For its first half, Step Up: All In does a solid job dispensing with narrative fairly quickly and focusing on the dancing. (I’d try to name some of the dance moves, but I’d just sound even more like an old loser, so I won’t.) When Moose and Sean have to come up with a dance video to send in for the Vortex, they use Moose’s lab during a stray few hours when his boss is away. The spectacle they shoot is both ridiculous and ridiculously awesome — complete with mad scientists, monsters rising from the dead, and insane electrical currents. It’s a complete fantasy, and it expresses the ethos of these movies better than anything I can think of: Any attempt on the movie’s part to try to explain how they managed to pull it off would result in the whole thing collapsing like a house of cards.

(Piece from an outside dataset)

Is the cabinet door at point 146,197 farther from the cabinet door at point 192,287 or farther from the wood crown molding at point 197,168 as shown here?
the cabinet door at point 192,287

The dancing itself is impressive, though it can’t match the crazed, stylized wonder that was Step Up 3D (which, with each passing year, seems like even more of a masterpiece). Director Trish Sie doesn’t necessarily try, though. She doesn’t even use the 3-D all that much, opting instead to step back and focus largely on functional wide shots that take in the whole performance. She has more of a choreographer’s eye than a director’s eye, it seems: She’s drawn to fluidity and pattern rather than composition and cinematic rhythm. That’s not the worst problem to have.
Once the Vortex starts for real, however, plot points that we didn’t even know were there start to reveal themselves. It doesn’t help that Ryan Guzman comes from the always-nod-when-you-speak school of acting, and that the film saddles him with not one but two back-to-back inspirational speeches. By the third act, we may find ourselves twiddling our thumbs waiting for the big dance finale to start. The good news, however, is that it eventually does. Whatever the other flaws, the dancing itself rarely seems to disappoint in these movies.